Stung from previous election losses, the ALP is at pains to deny that it will introduce a carbon tax. The Coalition is trying to claim a Labor government would do so.
That aside, both sides are seeking to marginalise environmental issues and their all-important impact on the economy. Many on the government side believe the Matt Kean dogma that there is an inevitable ‘transition’ away from coal, while others feel obliged to murmur assent in the face of popular support for that same view, funded as it is by subsidy-dependent renewable energy interests.
In fact, we already have carbon taxes and an ALP government would increase them.
Existing carbon taxes come in two forms:
- First, there are requirements on retailers to incorporate increasing shares of wind/solar into electricity supplies, increasingly this is augmented by the building of additional electricity transmission to cater for the dispersed and variable supplies of wind and solar. The costs of these and other regulatory market interventions are passed on to customers.
- Secondly, there are taxes that fund direct grants and soft loans to wind and solar through agencies like the Clean Energy Finance Corporation to wind and solar farms.
The government no longer publicises the extent of these imposts on electricity consumers and taxpayers, but they come to about $7 billion a year. This gives wind and solar double the price which coal receives and it is this that is driving coal out of the market.
The ALP outsourced the development of its own energy policy to renewable energy interests. They produced a report, Powering Australia, which proposed increased support for renewables. Primarily this comes in two forms:
- Weaponising the current ‘safeguard mechanism’ to provide what it describes as, ‘a stronger signal’. This will require the top 215 emitting facilities to reduce their emissions by 5 per cent a year.
- Giving grants and soft loans of $20 billion to attract a further estimated $58 billion of private capital to build transmission lines.
Powering Australia incorporated phoney modelling, which conjures up benefits from spending money and imposing new regulatory costs to replace low cost, reliable coal-generated electricity with high-cost, unreliable wind and solar.
The first arm of the policy is already crumbling. Some in the ALP, seeing electoral dangers in further penalising coal mines, are saying these (which comprise 15 of the 215 high emitting facilities) will be exempt. Shadow energy minister, Chris Bowen, has suggested there could be ‘tailored’ plans for each facility depending on their exposure to foreign competition.
Even so, in support of the plan, Mr Albanese said ‘the market’ is choosing wind and solar, which, he said, demonstrates that wind and solar is cheaper; apparently, nobody told him about the subsidised price wind and solar receives. And he cites the plan’s modelling to claim that its measures will bring electricity bills down by an average $225 (15 per cent) as early as 2025.

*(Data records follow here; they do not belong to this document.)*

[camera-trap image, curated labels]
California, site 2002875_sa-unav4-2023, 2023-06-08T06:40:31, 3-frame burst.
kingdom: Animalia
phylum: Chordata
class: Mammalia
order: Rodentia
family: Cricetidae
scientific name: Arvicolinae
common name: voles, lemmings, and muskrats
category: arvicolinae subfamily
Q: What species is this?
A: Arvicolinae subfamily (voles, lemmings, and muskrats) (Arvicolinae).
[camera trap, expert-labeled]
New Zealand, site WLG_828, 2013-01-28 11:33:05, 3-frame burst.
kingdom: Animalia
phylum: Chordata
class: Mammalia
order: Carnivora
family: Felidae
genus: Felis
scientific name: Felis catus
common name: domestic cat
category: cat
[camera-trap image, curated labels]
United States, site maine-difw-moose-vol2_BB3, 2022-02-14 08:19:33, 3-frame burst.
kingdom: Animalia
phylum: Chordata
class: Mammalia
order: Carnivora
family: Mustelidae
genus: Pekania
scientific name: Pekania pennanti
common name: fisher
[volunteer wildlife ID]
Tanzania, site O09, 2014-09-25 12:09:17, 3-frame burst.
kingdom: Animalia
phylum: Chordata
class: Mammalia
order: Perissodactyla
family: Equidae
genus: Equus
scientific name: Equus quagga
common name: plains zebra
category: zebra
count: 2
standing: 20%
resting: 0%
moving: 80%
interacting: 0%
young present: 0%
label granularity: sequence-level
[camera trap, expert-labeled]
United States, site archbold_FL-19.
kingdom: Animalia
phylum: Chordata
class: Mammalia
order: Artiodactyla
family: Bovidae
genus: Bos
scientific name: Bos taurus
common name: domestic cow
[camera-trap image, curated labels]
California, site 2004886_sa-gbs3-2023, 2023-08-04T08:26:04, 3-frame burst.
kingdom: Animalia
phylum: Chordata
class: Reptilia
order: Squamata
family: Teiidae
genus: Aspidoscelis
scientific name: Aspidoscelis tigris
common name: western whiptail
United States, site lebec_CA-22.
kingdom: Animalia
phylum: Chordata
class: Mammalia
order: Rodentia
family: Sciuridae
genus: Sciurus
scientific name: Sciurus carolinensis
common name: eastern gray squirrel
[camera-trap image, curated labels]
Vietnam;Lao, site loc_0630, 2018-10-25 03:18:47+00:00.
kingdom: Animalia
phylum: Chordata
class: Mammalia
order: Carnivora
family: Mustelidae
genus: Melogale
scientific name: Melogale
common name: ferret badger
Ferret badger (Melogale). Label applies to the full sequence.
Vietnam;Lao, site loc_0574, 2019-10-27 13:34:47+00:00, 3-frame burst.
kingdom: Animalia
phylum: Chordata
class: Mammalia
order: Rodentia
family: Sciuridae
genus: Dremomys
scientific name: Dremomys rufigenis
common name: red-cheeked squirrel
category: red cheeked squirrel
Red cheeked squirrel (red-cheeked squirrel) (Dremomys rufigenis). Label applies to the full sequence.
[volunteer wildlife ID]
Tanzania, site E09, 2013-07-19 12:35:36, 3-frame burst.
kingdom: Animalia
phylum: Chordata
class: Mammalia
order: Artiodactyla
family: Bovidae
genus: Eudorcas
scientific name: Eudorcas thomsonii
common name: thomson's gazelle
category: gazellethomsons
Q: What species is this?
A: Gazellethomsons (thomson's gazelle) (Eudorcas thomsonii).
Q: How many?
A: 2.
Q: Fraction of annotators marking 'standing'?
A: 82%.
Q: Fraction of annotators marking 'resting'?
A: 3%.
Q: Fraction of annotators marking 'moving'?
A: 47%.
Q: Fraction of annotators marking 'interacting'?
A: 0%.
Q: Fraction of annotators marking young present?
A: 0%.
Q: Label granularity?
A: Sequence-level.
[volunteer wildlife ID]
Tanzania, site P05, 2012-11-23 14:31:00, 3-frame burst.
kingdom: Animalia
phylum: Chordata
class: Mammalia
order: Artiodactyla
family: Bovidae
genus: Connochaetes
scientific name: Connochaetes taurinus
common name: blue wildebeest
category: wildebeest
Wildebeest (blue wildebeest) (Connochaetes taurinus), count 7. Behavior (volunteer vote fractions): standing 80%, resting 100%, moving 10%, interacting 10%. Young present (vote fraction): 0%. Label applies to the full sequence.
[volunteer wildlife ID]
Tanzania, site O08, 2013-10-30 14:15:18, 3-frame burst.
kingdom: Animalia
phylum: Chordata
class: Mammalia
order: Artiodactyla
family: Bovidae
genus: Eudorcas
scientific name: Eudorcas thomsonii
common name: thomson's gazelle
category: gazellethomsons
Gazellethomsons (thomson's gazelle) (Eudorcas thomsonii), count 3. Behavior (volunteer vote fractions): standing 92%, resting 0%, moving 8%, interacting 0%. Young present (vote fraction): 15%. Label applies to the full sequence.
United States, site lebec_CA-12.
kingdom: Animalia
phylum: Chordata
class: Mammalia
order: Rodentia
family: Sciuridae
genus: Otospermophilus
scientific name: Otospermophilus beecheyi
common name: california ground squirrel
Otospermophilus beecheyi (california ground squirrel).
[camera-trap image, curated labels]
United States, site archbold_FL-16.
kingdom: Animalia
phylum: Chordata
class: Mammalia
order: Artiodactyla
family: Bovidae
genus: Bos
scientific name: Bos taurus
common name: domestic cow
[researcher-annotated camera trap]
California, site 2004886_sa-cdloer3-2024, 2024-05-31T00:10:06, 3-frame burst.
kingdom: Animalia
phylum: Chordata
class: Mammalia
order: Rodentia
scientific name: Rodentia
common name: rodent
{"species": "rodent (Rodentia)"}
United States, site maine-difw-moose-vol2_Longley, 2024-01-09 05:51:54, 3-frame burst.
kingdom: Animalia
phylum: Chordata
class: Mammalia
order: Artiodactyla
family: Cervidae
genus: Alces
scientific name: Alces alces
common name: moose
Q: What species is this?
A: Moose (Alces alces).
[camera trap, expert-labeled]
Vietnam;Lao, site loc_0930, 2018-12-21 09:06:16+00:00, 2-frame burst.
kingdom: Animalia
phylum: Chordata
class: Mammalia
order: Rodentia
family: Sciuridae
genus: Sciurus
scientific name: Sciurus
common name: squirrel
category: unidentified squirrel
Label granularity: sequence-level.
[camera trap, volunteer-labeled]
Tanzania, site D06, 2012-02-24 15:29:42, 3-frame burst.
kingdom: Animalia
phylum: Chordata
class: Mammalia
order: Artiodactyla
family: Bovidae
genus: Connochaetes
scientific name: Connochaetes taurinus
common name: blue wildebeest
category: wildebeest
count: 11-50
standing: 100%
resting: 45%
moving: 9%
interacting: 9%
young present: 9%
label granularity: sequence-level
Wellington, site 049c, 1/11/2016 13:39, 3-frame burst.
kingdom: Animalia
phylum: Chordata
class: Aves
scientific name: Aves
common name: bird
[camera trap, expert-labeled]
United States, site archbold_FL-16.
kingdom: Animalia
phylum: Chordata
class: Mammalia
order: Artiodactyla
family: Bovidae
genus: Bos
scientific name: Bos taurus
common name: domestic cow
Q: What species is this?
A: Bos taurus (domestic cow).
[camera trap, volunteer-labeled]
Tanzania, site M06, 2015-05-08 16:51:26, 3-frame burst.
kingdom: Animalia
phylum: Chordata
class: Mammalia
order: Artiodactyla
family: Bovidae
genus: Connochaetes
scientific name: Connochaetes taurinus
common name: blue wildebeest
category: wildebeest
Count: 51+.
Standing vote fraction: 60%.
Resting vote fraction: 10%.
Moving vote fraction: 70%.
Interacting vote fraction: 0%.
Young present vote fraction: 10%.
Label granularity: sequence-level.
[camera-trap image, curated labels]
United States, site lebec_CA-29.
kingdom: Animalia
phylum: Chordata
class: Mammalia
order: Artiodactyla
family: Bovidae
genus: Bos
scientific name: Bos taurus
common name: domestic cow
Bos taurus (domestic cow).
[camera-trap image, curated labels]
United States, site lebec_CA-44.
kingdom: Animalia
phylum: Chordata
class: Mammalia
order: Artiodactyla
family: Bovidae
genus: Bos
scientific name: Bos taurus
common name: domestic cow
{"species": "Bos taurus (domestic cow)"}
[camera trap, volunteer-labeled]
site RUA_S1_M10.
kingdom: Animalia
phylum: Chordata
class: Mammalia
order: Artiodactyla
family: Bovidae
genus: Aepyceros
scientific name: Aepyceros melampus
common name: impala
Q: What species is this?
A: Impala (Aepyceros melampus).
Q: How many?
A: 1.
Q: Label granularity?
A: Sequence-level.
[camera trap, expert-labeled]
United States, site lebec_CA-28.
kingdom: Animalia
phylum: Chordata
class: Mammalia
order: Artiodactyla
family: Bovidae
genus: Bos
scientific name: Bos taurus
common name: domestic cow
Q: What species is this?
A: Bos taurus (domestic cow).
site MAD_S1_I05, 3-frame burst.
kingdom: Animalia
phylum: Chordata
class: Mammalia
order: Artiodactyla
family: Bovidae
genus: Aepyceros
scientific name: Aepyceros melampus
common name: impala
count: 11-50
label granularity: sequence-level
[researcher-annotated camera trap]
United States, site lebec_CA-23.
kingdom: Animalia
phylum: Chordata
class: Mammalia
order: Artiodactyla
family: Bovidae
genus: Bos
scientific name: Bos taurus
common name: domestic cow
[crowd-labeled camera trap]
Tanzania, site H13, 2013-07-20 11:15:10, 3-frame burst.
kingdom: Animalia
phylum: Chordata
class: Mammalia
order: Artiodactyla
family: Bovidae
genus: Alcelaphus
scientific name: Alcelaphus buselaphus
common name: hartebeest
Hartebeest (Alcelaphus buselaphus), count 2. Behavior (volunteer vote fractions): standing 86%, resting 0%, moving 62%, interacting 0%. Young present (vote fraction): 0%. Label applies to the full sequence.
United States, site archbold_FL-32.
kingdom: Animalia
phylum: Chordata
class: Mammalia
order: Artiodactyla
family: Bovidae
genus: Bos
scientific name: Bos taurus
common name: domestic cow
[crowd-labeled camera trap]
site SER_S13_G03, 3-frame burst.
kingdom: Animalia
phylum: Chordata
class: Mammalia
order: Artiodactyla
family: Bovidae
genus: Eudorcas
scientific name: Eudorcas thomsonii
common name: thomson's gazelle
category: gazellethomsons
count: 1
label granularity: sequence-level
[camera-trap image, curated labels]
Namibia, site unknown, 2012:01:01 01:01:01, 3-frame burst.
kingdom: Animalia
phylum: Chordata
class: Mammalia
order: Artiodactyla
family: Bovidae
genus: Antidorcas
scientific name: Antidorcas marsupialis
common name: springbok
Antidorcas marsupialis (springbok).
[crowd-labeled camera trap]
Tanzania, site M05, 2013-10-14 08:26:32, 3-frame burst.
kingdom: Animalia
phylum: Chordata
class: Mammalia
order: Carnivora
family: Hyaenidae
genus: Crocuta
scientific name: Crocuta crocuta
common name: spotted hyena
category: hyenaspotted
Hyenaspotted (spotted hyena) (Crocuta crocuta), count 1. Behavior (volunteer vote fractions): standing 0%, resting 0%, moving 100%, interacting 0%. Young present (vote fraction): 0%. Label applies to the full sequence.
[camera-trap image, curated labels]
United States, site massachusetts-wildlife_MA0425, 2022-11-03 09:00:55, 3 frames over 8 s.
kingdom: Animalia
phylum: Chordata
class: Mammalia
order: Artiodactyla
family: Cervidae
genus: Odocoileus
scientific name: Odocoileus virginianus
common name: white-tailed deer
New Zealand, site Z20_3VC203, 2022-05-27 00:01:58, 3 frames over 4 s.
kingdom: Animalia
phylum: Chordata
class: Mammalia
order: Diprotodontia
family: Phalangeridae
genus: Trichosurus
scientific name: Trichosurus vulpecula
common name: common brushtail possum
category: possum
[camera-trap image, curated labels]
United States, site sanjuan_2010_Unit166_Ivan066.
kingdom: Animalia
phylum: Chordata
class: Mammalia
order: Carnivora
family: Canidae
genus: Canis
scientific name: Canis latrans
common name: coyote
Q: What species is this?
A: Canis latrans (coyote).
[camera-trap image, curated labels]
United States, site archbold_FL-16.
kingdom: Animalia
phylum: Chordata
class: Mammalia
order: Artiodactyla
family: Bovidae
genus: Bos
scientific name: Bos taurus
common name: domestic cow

The projected cost ($78 billion) of transmission to ‘rewire Australia’ under the ALP scheme is staggering. It is nearly four times the current $21 billion asset value of the existing National Market’s transmission network (which excludes Western Australia). Angus Taylor plausibly says that with interest payments, depreciation and other costs this comes $560 per year on bills.
Taylor’s detractors claim he has not provided any ‘modelling’ to support his numbers.
That’s because they are self-evident.
The additional $78 billion on transmission to support the delivery of solar and wind renewable energy to electricity markets must obtain a return. To be conservative, the lowest this could be is 3 per cent or $2.3 billion a year (Powerlink, Queensland’s government-owned transmission business obtains a 4 per cent return); based on the current networks, average operational costs would add another $3 billion a year and depreciation – even assuming a 40-year life – comes to a further $2 billion. So that means a highly conservative annual cost of $7.3 billion, more than doubling the current $6.9 billion a year for existing subsidies to wind and solar.
On top of all these costs, if the ‘energy transition’ proceeds, upwards of $200 billion in wind/solar and backup storage must be found. And all of this is to give us a less reliable system that supplies electricity at twice the price of the one which government policies are dismantling.
Globally, the realities of western economies’ vulnerabilities to eradicating stable coal, nuclear, and gas from the energy supply are still not fully evident in spite of the war in Ukraine. Although France is returning to nuclear, Germany is doubling down on renewables while the UK and America are making only cautious steps in reversing the hostility to fossil fuels.
The debate is vastly different in fast-growing economies like China and India as well as in Russia, which to improve its own export potential has financed much of the opposition to hydrocarbon developments in Europe and America.
In Australia, though ministers panic when every major coal-fired station’s closure is announced, with a time horizon stretching no further than the next election, anything beyond 2025 is a century away.